Microsurgery describes surgery that requires a microscope (rather than the naked eye) to be performed, typically joining together vessels (arteries and veins) that are 1-4mm in diameter. LNT uses these techniques. Supermicrosurgery describes microsurgery on smaller vessels, typically 0.2-0.8mm in diameter. Lymphatics are this size, hence LVA surgery is often described as supermicrosurgery. This requires special training and experience, as well as special equipment and sutures. 


12. Thanks, Veronica! I follow them on FB too. My question would be about super microsurgery LVA. Do you prefer multiple site LVA up and down the limb or a single site, proximally, doing several LVAs in one larger incision? Which have you had better success with?

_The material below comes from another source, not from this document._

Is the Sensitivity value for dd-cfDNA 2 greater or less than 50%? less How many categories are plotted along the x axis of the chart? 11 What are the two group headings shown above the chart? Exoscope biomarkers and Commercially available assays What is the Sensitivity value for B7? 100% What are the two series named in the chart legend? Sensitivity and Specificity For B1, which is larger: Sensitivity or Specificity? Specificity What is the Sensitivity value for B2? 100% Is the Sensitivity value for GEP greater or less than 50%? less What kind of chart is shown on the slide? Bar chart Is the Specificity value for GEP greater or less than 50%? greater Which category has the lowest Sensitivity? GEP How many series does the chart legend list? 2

We do as much as we can on all patients. We always operate with two surgeons (sometimes 3) and use multiple incisions, including one high up where we put multiple lymphatics into a slightly larger vein. We certainly think that you must use several incisions, as sometimes we see brilliant functioning lymphatics further down the limb (say in the ankle and knee) but higher up the lymphatics have degenerated and aren’t transporting much fluid at all (say in the groin). In those patients, if we had just used a single groin incision, they wouldn’t have had a good result. 


Similarly, sometimes we will concentrate our surgical efforts on one part of the arm or leg. For example, if someone has only hand swelling, why treat above the elbow? Bespoke care based on patient needs and goals, and ICG scan results is what is required to get the best result for every patient.

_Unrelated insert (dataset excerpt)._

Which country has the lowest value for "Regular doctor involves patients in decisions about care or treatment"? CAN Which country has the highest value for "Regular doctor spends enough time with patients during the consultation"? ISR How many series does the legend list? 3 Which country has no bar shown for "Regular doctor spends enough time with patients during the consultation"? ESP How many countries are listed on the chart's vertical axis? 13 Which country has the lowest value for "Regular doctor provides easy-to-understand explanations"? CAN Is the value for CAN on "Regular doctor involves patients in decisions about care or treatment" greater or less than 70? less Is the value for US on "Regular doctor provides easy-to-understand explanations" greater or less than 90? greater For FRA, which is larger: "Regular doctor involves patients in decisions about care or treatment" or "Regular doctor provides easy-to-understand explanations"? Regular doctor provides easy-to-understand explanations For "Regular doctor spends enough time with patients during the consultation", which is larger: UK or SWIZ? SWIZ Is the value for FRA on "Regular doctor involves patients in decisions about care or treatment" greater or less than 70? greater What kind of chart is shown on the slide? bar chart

“Don’t put all of your eggs in one basket”

13. Is this option only for severe cases or mild cases too?


LVA is best performed as early as possible in the disease, before the lymphatics start to degenerate. If you have mild lymphoedema, you are the ideal candidate, and there is a possibility it could be so successful that you wouldn’t need to wear compression at all again – we have several patients who consider themselves cured. LNT is similar, but tends to be reserved for slightly later stage disease, as it is a bigger operation with more risks involved.


Liposuction is used in the end stage of disease. It increases the reliance on compression, but is very reliable at equalizing the size of the arms or legs. Because it doesn’t reconstruct the lymphatics, the reliance on compression increases after the operation. 


The choice between reconstruction and liposuction is a very personal one, and we offer a bespoke treatment package based on the stage of disease, patient goal and expectations, and importantly ICG lymphography scan results.